In modern use of SQLAlchemy, a series of SQL statements are always invoked
within this transactional state, assuming
:ref:`DBAPI autocommit mode <dbapi_autocommit>` is not enabled (more on that in
the next section), meaning that no single statement is automatically committed;
if an operation fails, the effects of all statements within the current
transaction will be lost.
The implication that this has for the notion of "retrying" a statement is that
in the default case, when a connection is lost, **the entire transaction is
lost**. There is no useful way that the database can "reconnect and retry" and
continue where it left off, since data is already lost. For this reason,
SQLAlchemy does not have a transparent "reconnection" feature that works
mid-transaction, for the case when the database connection has disconnected
while being used. The canonical approach to dealing with mid-operation
disconnects is to **retry the entire operation from the start of the
transaction**, often by using a custom Python decorator that will
"retry" a particular function several times until it succeeds, or to otherwise
architect the application in such a way that it is resilient against
transactions that are dropped that then cause operations to fail.

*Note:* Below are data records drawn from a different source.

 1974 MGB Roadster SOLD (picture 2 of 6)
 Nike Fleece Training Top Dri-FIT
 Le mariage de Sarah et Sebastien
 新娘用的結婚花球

There is also the notion of extensions that can keep track of all of the
statements that have proceeded within a transaction and then replay them all in
a new transaction in order to approximate a "retry" operation. SQLAlchemy's
:ref:`event system <core_event_toplevel>` does allow such a system to be
constructed, however this approach is also not generally useful as there is
no way to guarantee that those
:term:`DML` statements will be working against the same state, as once a
transaction has ended the state of the database in a new transaction may be
totally different. Architecting "retry" explicitly into the application
at the points at which transactional operations begin and commit remains
the better approach since the application-level transactional methods are
the ones that know best how to re-run their steps.

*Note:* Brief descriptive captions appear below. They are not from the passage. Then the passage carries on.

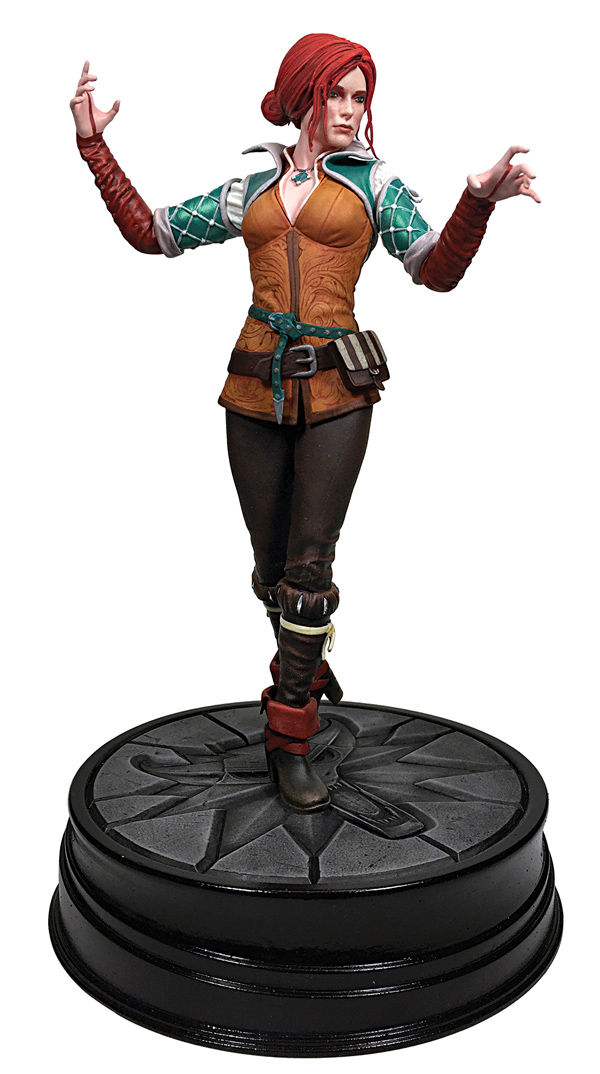 Dark Horse Witcher 3 Wild Hunt Triss Merigold Statue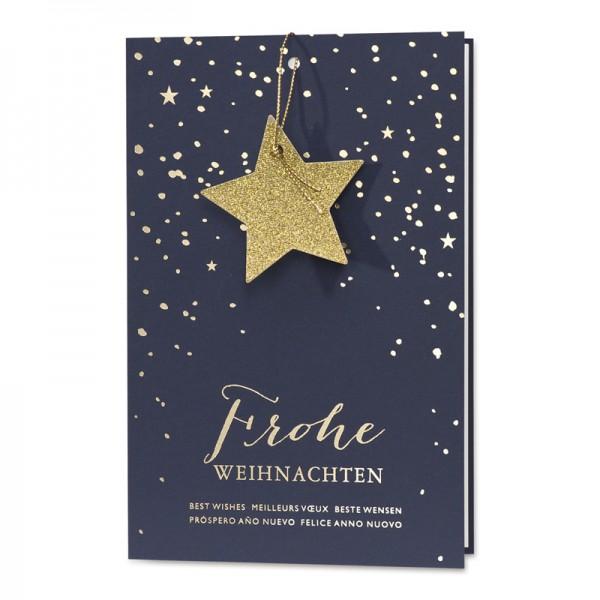"""Weihnachtskarte """"Schneetreiben"""""""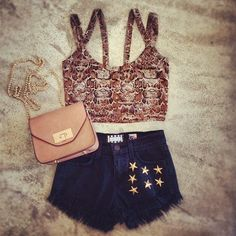 Cropped top & high waisted shorts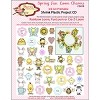 Spring Fun Loom Charms Shrink Plastic Project CD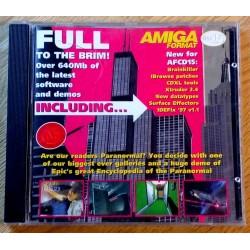 Amiga Format: AFCD 15 - July 1997
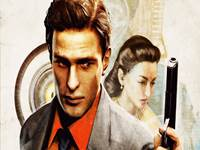 Mafia 2 wallpaper 10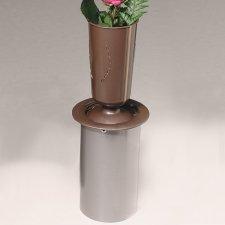 Dignidad Bronze Cemetery Vase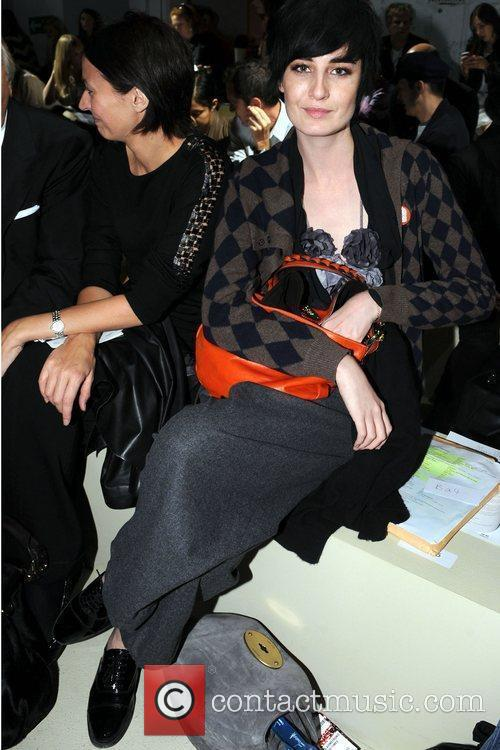 At the 25th Anniversary London Fashion Week Spring/Summer...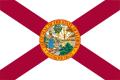 State Workforce Agency Florida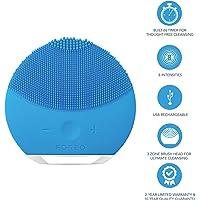 FOREO Luna Mini 2 Facial Cleansing Brush, Aquamarine, 204g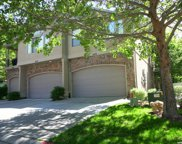 4579 S Red Sage Ct E, Millcreek image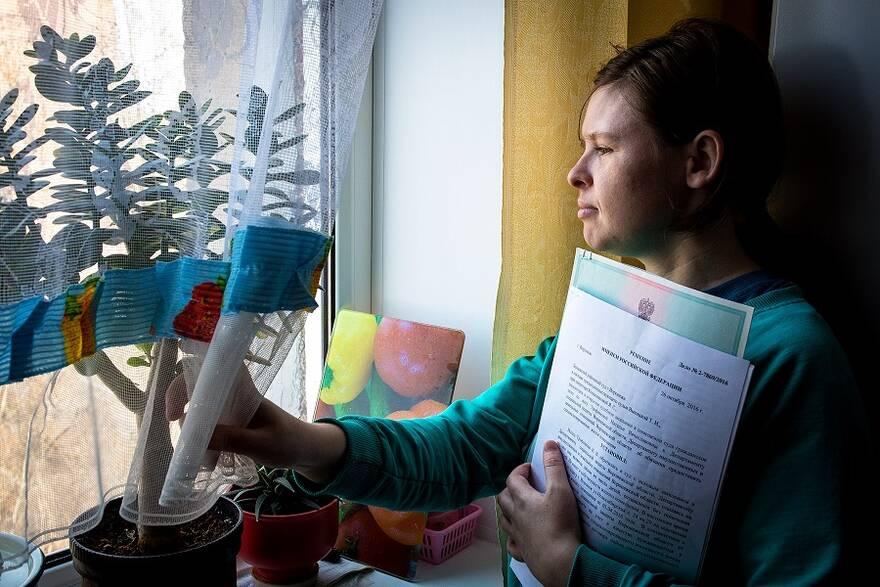 Жительница Воронежа Наталья Трофимова, борющаяся за собственную жилплощадь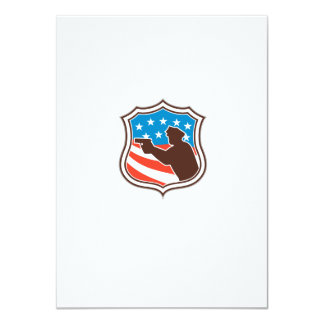 Policeman Silhouette Pointing Gun Flag Shield Retr 11 Cm X 16 Cm Invitation Card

Otherwise, if SQLAlchemy were to provide a feature that transparently and
silently "reconnected" a connection mid-transaction, the effect would be that
data is silently lost. By trying to hide the problem, SQLAlchemy would make
the situation much worse.
However, if we are **not** using transactions, then there are more options
available, as the next section describes.
.. _faq_execute_retry_autocommit:
Using DBAPI Autocommit Allows for a Readonly Version of Transparent Reconnect
^^^^^^^^^^^^^^^^^^^^^^^^^^^^^^^^^^^^^^^^^^^^^^^^^^^^^^^^^^^^^^^^^^^^^^^^^^^^^
With the rationale for not having a transparent reconnection mechanism stated,
the preceding section rests upon the assumption that the application is in
fact using DBAPI-level transactions. As most DBAPIs now offer :ref:`native
"autocommit" settings <dbapi_autocommit>`, we can make use of these features to
provide a limited form of transparent reconnect for **read only,
autocommit only operations**. A transparent statement retry may be applied to
the ``cursor.execute()`` method of the DBAPI, however it is still not safe to
apply to the ``cursor.executemany()`` method of the DBAPI, as the statement may
have consumed any portion of the arguments given.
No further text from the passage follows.